**PASSAGE TO READ:**
--*--
A Learning Theoretic Perspective on Local Explainability

Fig 1: A formal relationship between interpretability and complexity. Going from left to right, we consider increasingly complex functions. As the complexity increases, local linear explanations can approximate the function only in smaller and smaller neighborhoods. These neighborhoods, in other words, need to become more and more disjoint as the function becomes more complex. Indeed, we quantify “disjointedness” of the neighborhoods via a term denoted by (rho_S) and relate it to the complexity of the function class, and subsequently, its generalization properties.


There has been a growing interest in interpretable machine learning (IML), towards helping users better understand how their ML models behave. IML has become a particularly relevant concern especially as practitioners aim to apply ML in important domains such as healthcare [Caruana et al., ’15], financial services [Chen et al., ’18], and scientific discovery [Karpatne et al., ’17].

While much of the work in IML has been qualitative and empirical, in our recent ICLR21 paper, we study how concepts in interpretability can be formally related to learning theory. At a high level, the connection between these two fields seems quite natural. Broadly, one can consider there to be a trade-off between notions of a model’s interpretability and its complexity. That is, as a model’s decision boundary gets more complicated (e.g., compare a sparse linear model vs. a neural network) it is harder in a general sense for a human to understand how it makes decisions. At the same time, learning theory commonly analyzes relationships between notions of complexity for a class of functions (e.g., the number of parameters required to represent those functions) and the functions’ generalization properties (i.e., their predictive accuracy on unseen test data). Therefore, it is natural to suspect that, through some appropriate notion of complexity, one can establish connections between interpretability and generalization.
--*--
**DATASET:**
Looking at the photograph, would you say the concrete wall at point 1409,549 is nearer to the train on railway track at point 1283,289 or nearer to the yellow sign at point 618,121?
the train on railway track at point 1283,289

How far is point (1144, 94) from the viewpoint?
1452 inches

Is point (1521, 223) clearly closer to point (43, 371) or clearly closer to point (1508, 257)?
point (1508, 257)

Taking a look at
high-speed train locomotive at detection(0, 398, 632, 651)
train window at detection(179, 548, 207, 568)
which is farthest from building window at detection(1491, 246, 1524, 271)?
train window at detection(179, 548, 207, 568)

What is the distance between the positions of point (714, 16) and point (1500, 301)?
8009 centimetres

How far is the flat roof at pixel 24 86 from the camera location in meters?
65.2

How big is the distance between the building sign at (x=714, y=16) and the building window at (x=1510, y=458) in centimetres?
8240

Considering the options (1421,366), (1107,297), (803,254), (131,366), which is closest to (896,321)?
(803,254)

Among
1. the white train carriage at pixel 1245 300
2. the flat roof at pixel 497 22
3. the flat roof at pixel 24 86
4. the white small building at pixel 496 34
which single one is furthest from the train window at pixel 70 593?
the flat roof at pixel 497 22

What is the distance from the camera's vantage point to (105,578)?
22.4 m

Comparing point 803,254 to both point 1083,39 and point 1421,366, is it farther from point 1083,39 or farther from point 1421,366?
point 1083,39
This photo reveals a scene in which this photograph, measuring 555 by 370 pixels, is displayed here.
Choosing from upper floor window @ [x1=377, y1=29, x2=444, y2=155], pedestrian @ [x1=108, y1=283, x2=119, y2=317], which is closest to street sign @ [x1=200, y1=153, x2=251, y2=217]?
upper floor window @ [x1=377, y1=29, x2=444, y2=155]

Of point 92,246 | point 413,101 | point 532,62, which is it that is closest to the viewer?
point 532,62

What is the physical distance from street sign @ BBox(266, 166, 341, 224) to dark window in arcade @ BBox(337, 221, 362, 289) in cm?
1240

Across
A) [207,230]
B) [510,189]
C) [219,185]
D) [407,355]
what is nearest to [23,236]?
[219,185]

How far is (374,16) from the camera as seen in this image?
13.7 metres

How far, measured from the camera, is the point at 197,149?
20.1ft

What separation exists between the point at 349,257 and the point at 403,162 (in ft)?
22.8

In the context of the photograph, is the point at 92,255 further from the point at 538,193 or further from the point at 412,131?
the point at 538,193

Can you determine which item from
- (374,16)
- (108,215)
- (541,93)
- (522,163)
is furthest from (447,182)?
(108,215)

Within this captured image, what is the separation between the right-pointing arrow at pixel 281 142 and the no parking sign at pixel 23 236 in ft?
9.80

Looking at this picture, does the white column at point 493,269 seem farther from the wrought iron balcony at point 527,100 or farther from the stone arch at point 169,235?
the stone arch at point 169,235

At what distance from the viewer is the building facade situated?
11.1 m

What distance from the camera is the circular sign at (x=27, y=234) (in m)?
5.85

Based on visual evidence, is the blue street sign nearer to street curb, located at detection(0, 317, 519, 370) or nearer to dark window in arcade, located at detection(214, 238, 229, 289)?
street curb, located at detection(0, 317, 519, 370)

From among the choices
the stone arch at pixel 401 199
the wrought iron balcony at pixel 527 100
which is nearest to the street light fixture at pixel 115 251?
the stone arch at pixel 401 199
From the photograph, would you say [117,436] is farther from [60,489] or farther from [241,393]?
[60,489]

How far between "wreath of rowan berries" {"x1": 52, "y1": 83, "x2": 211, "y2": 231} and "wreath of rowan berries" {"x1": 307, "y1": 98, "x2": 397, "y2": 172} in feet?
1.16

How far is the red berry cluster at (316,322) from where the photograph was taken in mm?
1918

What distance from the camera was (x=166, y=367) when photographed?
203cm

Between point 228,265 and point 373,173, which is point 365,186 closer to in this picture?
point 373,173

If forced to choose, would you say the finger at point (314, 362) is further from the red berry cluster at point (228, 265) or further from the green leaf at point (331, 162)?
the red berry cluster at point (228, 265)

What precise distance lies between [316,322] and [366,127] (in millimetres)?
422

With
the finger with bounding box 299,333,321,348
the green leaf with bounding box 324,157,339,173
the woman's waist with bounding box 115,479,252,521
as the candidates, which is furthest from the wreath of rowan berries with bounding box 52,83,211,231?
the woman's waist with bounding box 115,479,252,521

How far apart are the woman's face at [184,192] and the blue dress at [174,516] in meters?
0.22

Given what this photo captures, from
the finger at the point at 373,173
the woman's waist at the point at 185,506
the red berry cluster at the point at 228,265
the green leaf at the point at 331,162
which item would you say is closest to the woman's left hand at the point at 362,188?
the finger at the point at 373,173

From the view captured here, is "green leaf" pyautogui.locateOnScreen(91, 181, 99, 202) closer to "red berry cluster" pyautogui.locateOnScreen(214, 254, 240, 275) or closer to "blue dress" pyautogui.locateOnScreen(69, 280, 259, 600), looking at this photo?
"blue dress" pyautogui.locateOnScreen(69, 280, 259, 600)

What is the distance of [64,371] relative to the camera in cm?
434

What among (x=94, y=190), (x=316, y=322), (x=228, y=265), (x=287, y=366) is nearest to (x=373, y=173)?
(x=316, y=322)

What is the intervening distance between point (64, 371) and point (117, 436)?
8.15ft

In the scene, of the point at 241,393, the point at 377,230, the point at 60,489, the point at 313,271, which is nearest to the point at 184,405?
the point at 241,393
--*--
**SHORT PROBLEM 1:** Transcribe the post on local explainability from "There has been" up to and including "et al., ’17].".
**SHORT PROBLEM 2:**
Answer these about the post on local explainability:
(a) What term quantifies the "disjointedness" of the neighborhoods in Fig 1?
(b) Which three important domains are named as places where practitioners aim to apply ML?
(c) What paper does the post call "our recent" one?
The records are separate from the post on local explainability.

**EXERCISE SOLUTION 1:**
There has been a growing interest in interpretable machine learning (IML), towards helping users better understand how their ML models behave. IML has become a particularly relevant concern especially as practitioners aim to apply ML in important domains such as healthcare [Caruana et al., ’15], financial services [Chen et al., ’18], and scientific discovery [Karpatne et al., ’17].

**EXERCISE SOLUTION 2:**
(a) (rho_S)
(b) Healthcare, financial services, and scientific discovery
(c) The ICLR21 paper